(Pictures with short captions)
━━━
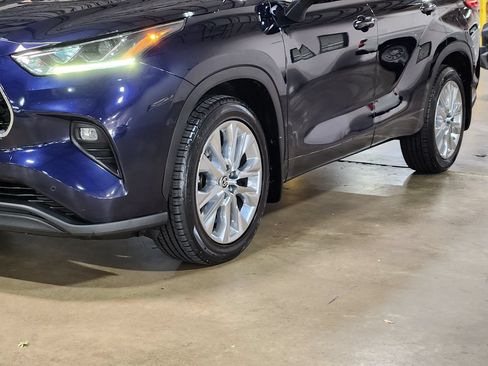 Used 2022 Toyota Highlander Limited FWD image 17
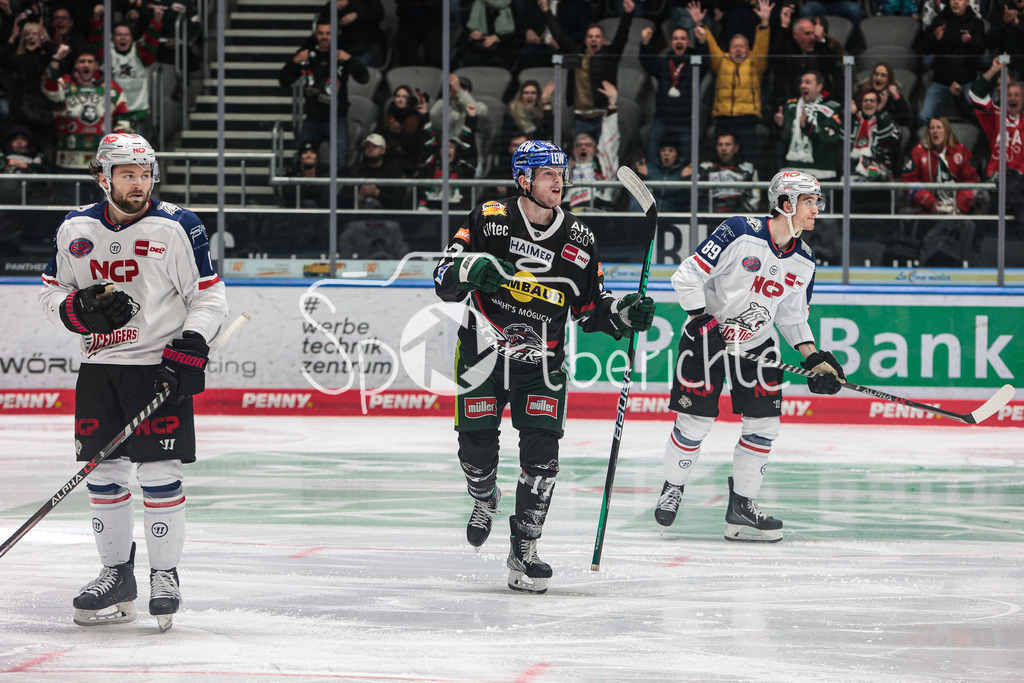 Augsburger Panther - Nürnberg ICE Tigers | Ryan KUFFNER (AEV #17) jubelt nach seinem Treffer zum 3-2 fuer die Panther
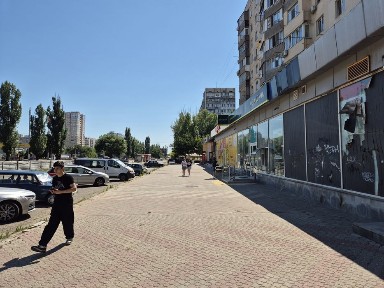 Аренда магазина на пересечении Бочарова и Палия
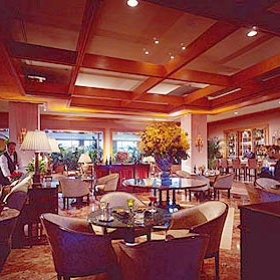 Swann Lounge at the Four Seasons Hotel Swann Lounge at the Four Seasons Hotel
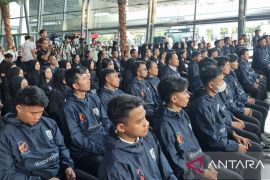 Menko Muhaimin: PMI agar bekerja profesional, jaga nama baik Indonesia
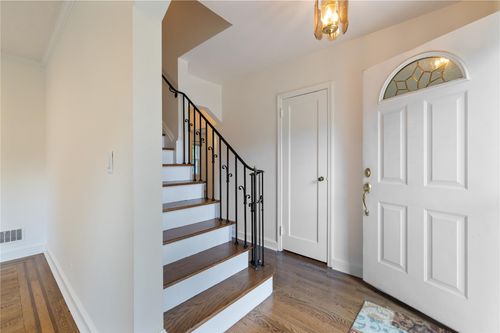 20 Glen Ln, Glen Head, NY, 11545-1120 | Card Image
━━━
Task requirements: Transcribe the caption text of every row above verbatim, omitting the pictures themselves.

Exercise solution:
 Used 2022 Toyota Highlander Limited FWD image 17
 Augsburger Panther - Nürnberg ICE Tigers | Ryan KUFFNER (AEV #17) jubelt nach seinem Treffer zum 3-2 fuer die Panther
 Аренда магазина на пересечении Бочарова и Палия
 Swann Lounge at the Four Seasons Hotel Swann Lounge at the Four Seasons Hotel
 Menko Muhaimin: PMI agar bekerja profesional, jaga nama baik Indonesia
 20 Glen Ln, Glen Head, NY, 11545-1120 | Card Image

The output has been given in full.